Figure 39. Initial column screening experiments using methanol (left) and methanol with 0.3% NH4OH (right) as the co-solvent. The columns were 2.1x50 mm ACQUITY UPC2 columns with 1.7 µm particles. The screening gradient was from 4–40% in 2 minutes at a flow rate of 1.5 mL/min. The temperature was 40°C and the back pressure was set to 1800 psi.

 

To optimize the separation for scale-up, focused gradients were developed for the intermediate and product separately. The co-solvent concentration at elution was calculated based on the slope of the screening gradient and the retention time for each peak of interest. The intermediate eluted at 14% co-solvent while the product eluted at 29% co-solvent. 2-minute focused gradients were developed centered on those percentages; starting 5% lower and ending 5% higher (Figure 40).

 

For scale-up the same column chemistry was used and the ratio of length to particle size (L/dp) was kept constant. The 3 x 50 mm analytical column with 1.7 µm particles (L/dp = 29.4) scaled to the 19 x 150 mm prep column with 5 µm particles (L/dp = 30). The scaled chromatography (focused), and mass directed collection is displayed in Figure 41. Figure 42 shows analysis of the Imatinib product and intermediate fractions.

 

Figure 41. Scaled-up preparative chromatography with mass directed collection of the intermediate (top) and product (bottom).
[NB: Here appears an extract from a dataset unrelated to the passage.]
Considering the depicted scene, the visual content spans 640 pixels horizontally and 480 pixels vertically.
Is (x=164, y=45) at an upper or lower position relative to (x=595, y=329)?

The separations used methanol with 0.3% NH4OH as co-solvent and the gradients were 5.1 minutes. Focused gradients of 9–19% co-solvent and 24–34% co-solvent were used for the intermediate and product purification respectively.

 

Figure 42. Fraction analysis of the intermediate (top) and Imatinib product (bottom). Initial analytical screening parameters were used with a co-solvent gradient of 4–40% in 2 minutes.